Direction A
Pull out everything from "I'm sorry for" down to "as possible already!" in the Wing Tsun forum post, copying it word for word.
Direction B
Extend the forum post about choosing between a Wing Tsun school and a Wing Tsjun school, picking up right after its final sentence.
==== Page excerpt ====
# Wing Tsun or Wing Tsjun?



## Thapir (Aug 11, 2009)

Greetings,

first of all hello..I'm new to this forum, but luckily not to Martial Arts. I've (only) been training Jodo for about one year, but I feel it's time for me to pick up another Martial Art. One which puts its emphasize on more 'realistic' fighting than, the Art of weapon-wielding.

I've been searching, mailing, ... around for quite some time now. And I'm mainly interested in the great Martial Art Wing Chun. In September I'll be moving to some other City for my school, and so I started looking around for a club over there. And this is where my issue comes from.

I've found two 'different' schools, where one is the well-known Wing Tsun Leung Ting system school. Where Sifu Krause is the Head at our province.

The other school, is called Wing Tsjun and comes from Allan Wong's "departement" and bigger organisation called Martial Arts International (www.wingtsjun.com).

Now I was wondering if any of you has any experience with both these schools. Because the price for both is the same when taking 2 trainings/Week. Even though, the Leung Ting school "gives" 1 hour more training for the same price I do have to travel to a city nearby for the second training. Which ofcourse will costs some aswell, especially as I do not own my own car just yet.

I'm going to check out both school-trainings in about two weeks, but it would be nice if I could get a hold already about what the difference would be.

I'm sorry for this newbie question, but I love to be as well-informed as I can possibly be. And since I can't go out try-out for the upcoming 2 weeks just yet, I've decided to gather as much info as possible already!
==== Dataset extract ====
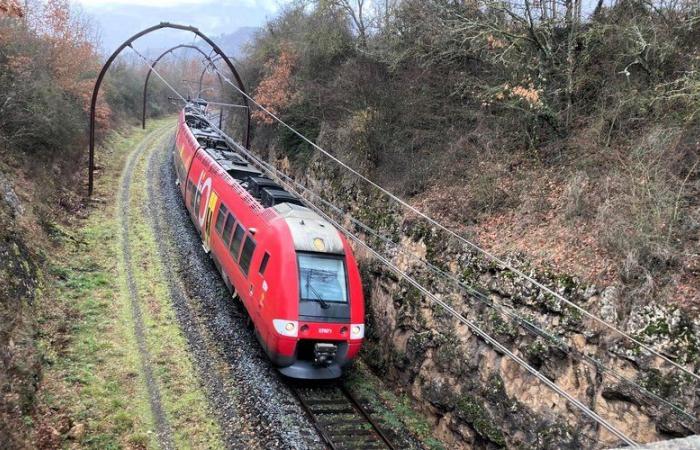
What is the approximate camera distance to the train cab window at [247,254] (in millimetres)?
11817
====
Reply A
I'm sorry for this newbie question, but I love to be as well-informed as I can possibly be. And since I can't go out try-out for the upcoming 2 weeks just yet, I've decided to gather as much info as possible already!

Reply B
Thanks already,


----------



## Thapir (Aug 11, 2009)

Thapir said:


> Greetings,
> 
> first of all hello..I'm new to this forum, but luckily not to Martial Arts. I've (only) been training Jodo for about one year, but I feel it's time for me to pick up another Martial Art. One which puts its emphasize on more 'realistic' fighting than, the Art of weapon-wielding.
> 
> ...



I made an important typo, I ment Allan Fong! 

Cheers,


----------



## yak sao (Aug 11, 2009)

Leung Ting started teaching Wing Tsun in Hong Kong back in the 60's. To differentiate his method from other Wing Chun/Ving Tsun clans, he chose that particular spelling. Also, there's a story that "WC" is the abbreviation for water closet and he didn't want his style to be thought of as the bathroom style.
Allan Fong was a student of Leung Ting, in fact he was with Leung Ting when the system was brought to Germany in the 70's. This became the start of Keith Kernspecht's EWTO organization.
Mr Fong moved to the USA from HK in 1983, in 1989, I believe, he left LT's organization to teach on his own.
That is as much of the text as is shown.